# Pandas Fundamentals: MovieLens Data Exploration Lab

## Introduction

Welcome to the Pandas Fundamentals Lab. In this lab, you will apply the concepts you've learned to explore and analyze the MovieLens dataset. You'll be working with three files:

1.  `movies.csv`: Contains movie information (movieId, title, genres).
2.  `ratings.csv`: Contains ratings given by users to movies (userId, movieId, rating, timestamp).
3.  `tags.csv`: Contains tags applied by users to movies (userId, movieId, tag, timestamp).

**Your Goal:** Answer the questions and complete the tasks in each section. Use the Pandas skills you've learned, including loading data, inspecting DataFrames, selecting data, filtering, sorting, and basic descriptive statistics.

**Remember to:**
*   Read the questions carefully.
*   Use the hints if you get stuck.
*   Experiment. Pandas is best learned by doing.

## Setup

First, let's import the Pandas library.

In [1]:
# your code here

## Part 1: Exploring `movies.csv`

### 1.1: Load the `movies.csv` dataset
Load the `movies.csv` file into a Pandas DataFrame called `movies_df`.
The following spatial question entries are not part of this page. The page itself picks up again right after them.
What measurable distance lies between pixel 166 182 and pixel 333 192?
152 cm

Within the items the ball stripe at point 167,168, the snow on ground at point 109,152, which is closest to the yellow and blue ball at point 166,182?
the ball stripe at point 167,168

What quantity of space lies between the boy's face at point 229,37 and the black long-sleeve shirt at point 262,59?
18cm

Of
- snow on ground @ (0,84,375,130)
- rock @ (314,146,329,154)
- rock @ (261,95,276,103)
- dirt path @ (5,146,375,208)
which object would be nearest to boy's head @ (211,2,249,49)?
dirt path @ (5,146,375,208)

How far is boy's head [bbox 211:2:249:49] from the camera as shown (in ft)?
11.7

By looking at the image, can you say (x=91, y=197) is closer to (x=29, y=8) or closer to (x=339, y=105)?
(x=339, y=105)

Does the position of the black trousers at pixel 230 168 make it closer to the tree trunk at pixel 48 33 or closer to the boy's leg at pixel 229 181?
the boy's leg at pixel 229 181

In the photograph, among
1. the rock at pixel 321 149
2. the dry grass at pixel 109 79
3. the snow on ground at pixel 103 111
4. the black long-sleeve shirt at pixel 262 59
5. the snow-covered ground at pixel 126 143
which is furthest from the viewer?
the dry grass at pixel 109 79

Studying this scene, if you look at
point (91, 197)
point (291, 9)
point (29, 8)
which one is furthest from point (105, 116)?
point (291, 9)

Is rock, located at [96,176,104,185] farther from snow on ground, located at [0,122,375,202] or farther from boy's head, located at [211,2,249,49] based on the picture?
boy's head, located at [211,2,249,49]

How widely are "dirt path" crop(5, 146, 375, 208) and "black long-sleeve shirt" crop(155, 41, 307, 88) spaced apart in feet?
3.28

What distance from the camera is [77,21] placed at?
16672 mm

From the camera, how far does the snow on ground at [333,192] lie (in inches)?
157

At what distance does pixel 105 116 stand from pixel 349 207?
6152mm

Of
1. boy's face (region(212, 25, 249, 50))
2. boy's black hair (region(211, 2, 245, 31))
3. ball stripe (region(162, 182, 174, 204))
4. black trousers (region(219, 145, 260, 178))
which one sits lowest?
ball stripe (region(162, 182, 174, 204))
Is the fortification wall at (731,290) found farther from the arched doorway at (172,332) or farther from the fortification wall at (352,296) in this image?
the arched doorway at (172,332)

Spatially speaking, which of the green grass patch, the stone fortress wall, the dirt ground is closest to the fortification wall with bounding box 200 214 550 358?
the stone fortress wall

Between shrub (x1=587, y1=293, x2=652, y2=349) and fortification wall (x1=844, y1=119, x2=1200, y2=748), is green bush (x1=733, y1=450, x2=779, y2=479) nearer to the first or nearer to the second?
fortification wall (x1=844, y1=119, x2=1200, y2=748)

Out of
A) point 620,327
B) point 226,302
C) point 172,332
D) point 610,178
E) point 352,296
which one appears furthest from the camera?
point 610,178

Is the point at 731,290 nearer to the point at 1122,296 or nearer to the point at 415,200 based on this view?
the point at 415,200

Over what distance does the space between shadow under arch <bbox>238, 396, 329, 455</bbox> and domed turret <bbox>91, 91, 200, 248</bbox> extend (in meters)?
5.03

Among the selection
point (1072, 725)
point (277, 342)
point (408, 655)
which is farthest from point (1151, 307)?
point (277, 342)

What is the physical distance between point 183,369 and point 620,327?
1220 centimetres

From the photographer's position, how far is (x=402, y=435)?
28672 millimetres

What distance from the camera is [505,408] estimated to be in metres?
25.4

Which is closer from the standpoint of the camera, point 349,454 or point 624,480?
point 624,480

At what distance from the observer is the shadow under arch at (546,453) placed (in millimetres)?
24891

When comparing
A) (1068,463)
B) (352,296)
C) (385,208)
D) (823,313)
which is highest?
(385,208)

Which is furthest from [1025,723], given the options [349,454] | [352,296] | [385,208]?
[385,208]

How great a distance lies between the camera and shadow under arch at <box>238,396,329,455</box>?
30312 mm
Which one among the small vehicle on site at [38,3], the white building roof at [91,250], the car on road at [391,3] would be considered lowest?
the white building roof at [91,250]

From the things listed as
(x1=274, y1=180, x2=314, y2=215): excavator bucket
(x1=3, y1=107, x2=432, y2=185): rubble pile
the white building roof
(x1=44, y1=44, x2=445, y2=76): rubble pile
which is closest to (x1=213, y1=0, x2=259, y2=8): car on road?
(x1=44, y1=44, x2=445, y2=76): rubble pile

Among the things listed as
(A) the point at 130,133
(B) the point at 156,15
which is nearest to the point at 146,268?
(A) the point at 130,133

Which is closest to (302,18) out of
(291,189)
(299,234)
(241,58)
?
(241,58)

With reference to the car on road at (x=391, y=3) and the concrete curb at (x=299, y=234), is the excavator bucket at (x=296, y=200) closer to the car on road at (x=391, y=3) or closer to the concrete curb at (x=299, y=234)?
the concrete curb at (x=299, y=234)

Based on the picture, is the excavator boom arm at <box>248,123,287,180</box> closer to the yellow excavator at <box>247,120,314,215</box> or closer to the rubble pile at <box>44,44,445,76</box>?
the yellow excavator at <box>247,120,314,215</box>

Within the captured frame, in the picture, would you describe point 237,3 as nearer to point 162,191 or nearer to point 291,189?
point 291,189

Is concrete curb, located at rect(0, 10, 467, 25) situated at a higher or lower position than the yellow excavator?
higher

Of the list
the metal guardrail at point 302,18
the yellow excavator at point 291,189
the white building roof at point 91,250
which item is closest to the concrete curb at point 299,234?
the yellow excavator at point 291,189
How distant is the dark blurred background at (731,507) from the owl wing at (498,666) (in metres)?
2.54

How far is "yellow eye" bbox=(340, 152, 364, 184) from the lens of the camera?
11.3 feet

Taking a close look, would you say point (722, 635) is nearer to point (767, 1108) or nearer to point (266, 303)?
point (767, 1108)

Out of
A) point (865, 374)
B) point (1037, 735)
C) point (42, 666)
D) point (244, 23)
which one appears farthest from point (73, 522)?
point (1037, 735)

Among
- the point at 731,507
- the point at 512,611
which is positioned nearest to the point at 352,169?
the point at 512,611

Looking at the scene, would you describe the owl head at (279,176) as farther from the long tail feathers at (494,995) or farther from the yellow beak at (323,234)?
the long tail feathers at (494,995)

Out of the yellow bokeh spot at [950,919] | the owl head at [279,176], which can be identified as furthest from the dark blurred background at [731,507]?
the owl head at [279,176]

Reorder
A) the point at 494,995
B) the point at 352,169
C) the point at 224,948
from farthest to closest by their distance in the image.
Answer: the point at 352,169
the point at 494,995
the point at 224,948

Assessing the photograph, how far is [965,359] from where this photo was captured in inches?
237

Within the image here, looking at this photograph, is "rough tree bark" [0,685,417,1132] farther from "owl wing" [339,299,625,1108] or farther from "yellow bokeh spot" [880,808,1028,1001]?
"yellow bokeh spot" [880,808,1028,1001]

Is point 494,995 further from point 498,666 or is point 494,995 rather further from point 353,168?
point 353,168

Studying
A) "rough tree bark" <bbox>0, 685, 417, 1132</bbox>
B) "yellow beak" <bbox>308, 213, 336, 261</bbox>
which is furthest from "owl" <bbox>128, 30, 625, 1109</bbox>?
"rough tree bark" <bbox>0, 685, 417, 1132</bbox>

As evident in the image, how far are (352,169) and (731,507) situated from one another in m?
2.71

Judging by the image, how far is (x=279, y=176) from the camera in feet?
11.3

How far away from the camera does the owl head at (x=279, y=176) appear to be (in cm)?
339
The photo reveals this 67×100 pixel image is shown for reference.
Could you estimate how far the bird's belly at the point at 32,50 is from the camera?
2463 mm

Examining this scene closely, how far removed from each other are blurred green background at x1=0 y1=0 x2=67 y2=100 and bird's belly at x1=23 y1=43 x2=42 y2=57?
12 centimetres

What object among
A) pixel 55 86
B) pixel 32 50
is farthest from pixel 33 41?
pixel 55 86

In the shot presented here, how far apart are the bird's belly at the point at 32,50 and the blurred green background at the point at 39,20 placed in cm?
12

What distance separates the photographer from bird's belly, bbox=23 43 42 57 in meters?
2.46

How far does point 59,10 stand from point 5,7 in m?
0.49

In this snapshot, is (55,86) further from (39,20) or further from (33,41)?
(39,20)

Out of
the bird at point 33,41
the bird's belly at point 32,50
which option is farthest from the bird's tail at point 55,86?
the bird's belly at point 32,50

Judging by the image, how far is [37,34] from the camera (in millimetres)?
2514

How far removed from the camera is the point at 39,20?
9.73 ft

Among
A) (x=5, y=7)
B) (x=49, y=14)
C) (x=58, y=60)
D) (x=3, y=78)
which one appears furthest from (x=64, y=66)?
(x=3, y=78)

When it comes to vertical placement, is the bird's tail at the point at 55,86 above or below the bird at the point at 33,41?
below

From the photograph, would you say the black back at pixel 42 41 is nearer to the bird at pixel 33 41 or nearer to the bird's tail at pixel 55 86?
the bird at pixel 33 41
**Hint:** The URL for the file is `https://files.grouplens.org/datasets/movielens/ml-latest-small/movies.csv`

In [None]:
movies_url = 'https://drive.google.com/uc?export=download&id=1Uztnn449pnDBDn1XGJPF6uzV34jrP1Te'
# Your code here to load the data into movies_df
# your code here

# Display the first few rows to confirm loading
# your code here

### 1.2: Inspect the `movies_df` DataFrame

a. How many movies are in this dataset? (i.e., how many rows and columns?)
   **Hint:** Use the `.shape` attribute.

b. Display the column names of `movies_df`.
   **Hint:** Use the `.columns` attribute.

c. What are the data types of each column in `movies_df`?
   **Hint:** Use the `.dtypes` attribute or `.info()` method.

d. Display the first 10 movies in the DataFrame.
   **Hint:** Use the `.head()` method.

e. Display the last 7 movies in the DataFrame.
   **Hint:** Use the `.tail()` method.

In [None]:
# a. Number of movies (rows and columns)
print("Shape of movies_df:") 
# your code here

# b. Column names
print("\nColumn names:")
# your code here) 

# c. Data types
print("\nData types:")
# your code here)

# d. First 10 movies
print("\nFirst 10 movies:")
# your code here)

# e. Last 7 movies
print("\nLast 7 movies:")
# your code here)

### 1.3: Selecting Data from `movies_df`

a. Select and display only the `title` column for all movies. What is the type of this selection?
   **Hint:** `df['column_name']`.

b. Select and display the `title` and `genres` columns for all movies. What is the type of this selection?
   **Hint:** `df[['col1', 'col2']]`.

c. Using `iloc`, select and display the movie at the 100th row (integer position 99).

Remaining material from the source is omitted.